▶ **Work required**: Repeat nothing but the line containing "Rotate in the" and the lines that follow it, up to and including the last line of the data below.

▶ **Data records**:
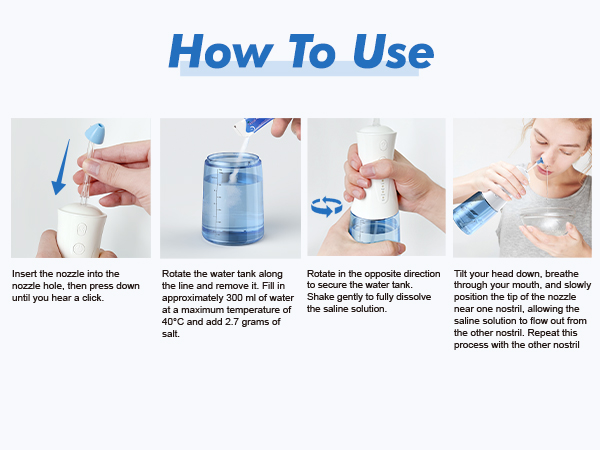 How To Use

Insert the nozzle into the nozzle hole, then press down until you hear a click.

Rotate the water tank along the line and remove it. Fill in approximately 300 ml of water at a maximum temperature of 40°C and add 2.7 grams of salt.

Rotate in the opposite direction to secure the water tank. Shake gently to fully dissolve the saline solution.

Tilt your head down, breathe through your mouth, and slowly position the tip of the nozzle near one nostril, allowing the saline solution to flow out from the other nostril. Repeat this process with the other nostril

▶ **Result of this task**:
Rotate in the opposite direction to secure the water tank. Shake gently to fully dissolve the saline solution.

Tilt your head down, breathe through your mouth, and slowly position the tip of the nozzle near one nostril, allowing the saline solution to flow out from the other nostril. Repeat this process with the other nostril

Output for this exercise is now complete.